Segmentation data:
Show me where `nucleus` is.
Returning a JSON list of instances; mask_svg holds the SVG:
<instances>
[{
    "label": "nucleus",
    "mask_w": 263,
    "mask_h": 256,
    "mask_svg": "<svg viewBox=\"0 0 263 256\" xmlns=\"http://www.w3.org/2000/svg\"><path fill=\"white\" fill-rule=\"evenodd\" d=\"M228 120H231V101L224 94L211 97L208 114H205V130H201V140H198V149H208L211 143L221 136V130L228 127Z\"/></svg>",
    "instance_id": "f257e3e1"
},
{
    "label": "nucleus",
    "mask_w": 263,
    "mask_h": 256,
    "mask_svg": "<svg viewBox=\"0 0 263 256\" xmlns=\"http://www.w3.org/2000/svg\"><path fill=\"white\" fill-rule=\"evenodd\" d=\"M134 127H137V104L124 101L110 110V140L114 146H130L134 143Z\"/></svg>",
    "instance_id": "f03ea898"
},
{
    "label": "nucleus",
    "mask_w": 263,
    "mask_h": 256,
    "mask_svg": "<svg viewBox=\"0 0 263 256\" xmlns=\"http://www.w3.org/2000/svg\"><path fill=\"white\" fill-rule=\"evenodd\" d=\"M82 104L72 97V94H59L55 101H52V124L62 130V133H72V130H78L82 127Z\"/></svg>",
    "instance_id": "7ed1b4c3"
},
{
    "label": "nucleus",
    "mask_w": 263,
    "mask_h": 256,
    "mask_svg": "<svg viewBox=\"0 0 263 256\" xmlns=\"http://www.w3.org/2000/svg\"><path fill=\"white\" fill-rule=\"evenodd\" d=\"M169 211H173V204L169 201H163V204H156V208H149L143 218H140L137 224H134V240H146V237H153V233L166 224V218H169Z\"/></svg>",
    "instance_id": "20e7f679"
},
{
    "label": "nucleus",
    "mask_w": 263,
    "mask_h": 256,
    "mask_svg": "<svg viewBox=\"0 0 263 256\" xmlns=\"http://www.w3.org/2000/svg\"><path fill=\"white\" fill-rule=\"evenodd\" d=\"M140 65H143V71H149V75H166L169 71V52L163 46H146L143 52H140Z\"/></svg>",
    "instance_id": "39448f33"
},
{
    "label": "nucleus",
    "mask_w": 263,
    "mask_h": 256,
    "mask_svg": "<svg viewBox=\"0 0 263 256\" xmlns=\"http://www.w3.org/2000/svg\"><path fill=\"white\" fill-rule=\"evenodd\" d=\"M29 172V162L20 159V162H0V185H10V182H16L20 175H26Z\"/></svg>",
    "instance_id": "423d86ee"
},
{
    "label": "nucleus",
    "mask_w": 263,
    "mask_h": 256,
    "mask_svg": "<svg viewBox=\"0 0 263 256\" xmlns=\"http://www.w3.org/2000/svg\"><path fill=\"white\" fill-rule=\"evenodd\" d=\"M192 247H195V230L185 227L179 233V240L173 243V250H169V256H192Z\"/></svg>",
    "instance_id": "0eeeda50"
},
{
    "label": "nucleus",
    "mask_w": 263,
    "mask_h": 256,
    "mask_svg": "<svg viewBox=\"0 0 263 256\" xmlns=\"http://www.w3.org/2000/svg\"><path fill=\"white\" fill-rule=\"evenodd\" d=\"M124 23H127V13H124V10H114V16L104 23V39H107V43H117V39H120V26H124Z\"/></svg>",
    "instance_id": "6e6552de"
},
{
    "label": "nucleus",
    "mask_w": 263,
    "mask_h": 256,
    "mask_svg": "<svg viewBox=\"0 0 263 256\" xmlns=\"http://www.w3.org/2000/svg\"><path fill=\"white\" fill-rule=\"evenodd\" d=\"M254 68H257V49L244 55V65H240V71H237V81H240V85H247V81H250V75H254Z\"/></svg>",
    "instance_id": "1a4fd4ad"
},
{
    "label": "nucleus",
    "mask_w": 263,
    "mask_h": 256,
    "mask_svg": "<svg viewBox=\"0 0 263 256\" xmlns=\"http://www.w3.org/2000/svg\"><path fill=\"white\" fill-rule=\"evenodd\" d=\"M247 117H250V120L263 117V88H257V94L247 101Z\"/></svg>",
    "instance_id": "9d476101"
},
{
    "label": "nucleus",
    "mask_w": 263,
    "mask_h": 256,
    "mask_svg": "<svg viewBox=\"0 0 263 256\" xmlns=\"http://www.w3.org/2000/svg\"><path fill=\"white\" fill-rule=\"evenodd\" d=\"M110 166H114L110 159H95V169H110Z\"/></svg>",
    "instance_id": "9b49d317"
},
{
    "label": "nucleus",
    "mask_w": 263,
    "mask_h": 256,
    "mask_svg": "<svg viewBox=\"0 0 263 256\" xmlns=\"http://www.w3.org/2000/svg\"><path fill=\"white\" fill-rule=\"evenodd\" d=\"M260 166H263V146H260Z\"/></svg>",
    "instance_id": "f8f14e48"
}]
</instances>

◆ TASK DETAILS
Copy every row above word for word, leaving nothing out and changing nothing.

◆ ANSWER IN FULL
Show me where `nucleus` is.
Returning a JSON list of instances; mask_svg holds the SVG:
<instances>
[{
    "label": "nucleus",
    "mask_w": 263,
    "mask_h": 256,
    "mask_svg": "<svg viewBox=\"0 0 263 256\" xmlns=\"http://www.w3.org/2000/svg\"><path fill=\"white\" fill-rule=\"evenodd\" d=\"M228 120H231V101L224 94L211 97L208 114H205V130H201V140H198V149H208L211 143L221 136V130L228 127Z\"/></svg>",
    "instance_id": "f257e3e1"
},
{
    "label": "nucleus",
    "mask_w": 263,
    "mask_h": 256,
    "mask_svg": "<svg viewBox=\"0 0 263 256\" xmlns=\"http://www.w3.org/2000/svg\"><path fill=\"white\" fill-rule=\"evenodd\" d=\"M134 127H137V104L124 101L110 110V140L114 146H130L134 143Z\"/></svg>",
    "instance_id": "f03ea898"
},
{
    "label": "nucleus",
    "mask_w": 263,
    "mask_h": 256,
    "mask_svg": "<svg viewBox=\"0 0 263 256\" xmlns=\"http://www.w3.org/2000/svg\"><path fill=\"white\" fill-rule=\"evenodd\" d=\"M82 104L72 97V94H59L55 101H52V124L62 130V133H72V130H78L82 127Z\"/></svg>",
    "instance_id": "7ed1b4c3"
},
{
    "label": "nucleus",
    "mask_w": 263,
    "mask_h": 256,
    "mask_svg": "<svg viewBox=\"0 0 263 256\" xmlns=\"http://www.w3.org/2000/svg\"><path fill=\"white\" fill-rule=\"evenodd\" d=\"M169 211H173V204L169 201H163V204H156V208H149L143 218H140L137 224H134V240H146V237H153V233L166 224V218H169Z\"/></svg>",
    "instance_id": "20e7f679"
},
{
    "label": "nucleus",
    "mask_w": 263,
    "mask_h": 256,
    "mask_svg": "<svg viewBox=\"0 0 263 256\" xmlns=\"http://www.w3.org/2000/svg\"><path fill=\"white\" fill-rule=\"evenodd\" d=\"M140 65H143V71H149V75H166L169 71V52L163 46H146L143 52H140Z\"/></svg>",
    "instance_id": "39448f33"
},
{
    "label": "nucleus",
    "mask_w": 263,
    "mask_h": 256,
    "mask_svg": "<svg viewBox=\"0 0 263 256\" xmlns=\"http://www.w3.org/2000/svg\"><path fill=\"white\" fill-rule=\"evenodd\" d=\"M29 172V162L20 159V162H0V185H10V182H16L20 175H26Z\"/></svg>",
    "instance_id": "423d86ee"
},
{
    "label": "nucleus",
    "mask_w": 263,
    "mask_h": 256,
    "mask_svg": "<svg viewBox=\"0 0 263 256\" xmlns=\"http://www.w3.org/2000/svg\"><path fill=\"white\" fill-rule=\"evenodd\" d=\"M192 247H195V230L185 227L179 233V240L173 243V250H169V256H192Z\"/></svg>",
    "instance_id": "0eeeda50"
},
{
    "label": "nucleus",
    "mask_w": 263,
    "mask_h": 256,
    "mask_svg": "<svg viewBox=\"0 0 263 256\" xmlns=\"http://www.w3.org/2000/svg\"><path fill=\"white\" fill-rule=\"evenodd\" d=\"M124 23H127V13H124V10H114V16L104 23V39H107V43H117V39H120V26H124Z\"/></svg>",
    "instance_id": "6e6552de"
},
{
    "label": "nucleus",
    "mask_w": 263,
    "mask_h": 256,
    "mask_svg": "<svg viewBox=\"0 0 263 256\" xmlns=\"http://www.w3.org/2000/svg\"><path fill=\"white\" fill-rule=\"evenodd\" d=\"M254 68H257V49L244 55V65H240V71H237V81H240V85H247V81H250V75H254Z\"/></svg>",
    "instance_id": "1a4fd4ad"
},
{
    "label": "nucleus",
    "mask_w": 263,
    "mask_h": 256,
    "mask_svg": "<svg viewBox=\"0 0 263 256\" xmlns=\"http://www.w3.org/2000/svg\"><path fill=\"white\" fill-rule=\"evenodd\" d=\"M247 117H250V120L263 117V88H257V94L247 101Z\"/></svg>",
    "instance_id": "9d476101"
},
{
    "label": "nucleus",
    "mask_w": 263,
    "mask_h": 256,
    "mask_svg": "<svg viewBox=\"0 0 263 256\" xmlns=\"http://www.w3.org/2000/svg\"><path fill=\"white\" fill-rule=\"evenodd\" d=\"M110 166H114L110 159H95V169H110Z\"/></svg>",
    "instance_id": "9b49d317"
},
{
    "label": "nucleus",
    "mask_w": 263,
    "mask_h": 256,
    "mask_svg": "<svg viewBox=\"0 0 263 256\" xmlns=\"http://www.w3.org/2000/svg\"><path fill=\"white\" fill-rule=\"evenodd\" d=\"M260 166H263V146H260Z\"/></svg>",
    "instance_id": "f8f14e48"
}]
</instances>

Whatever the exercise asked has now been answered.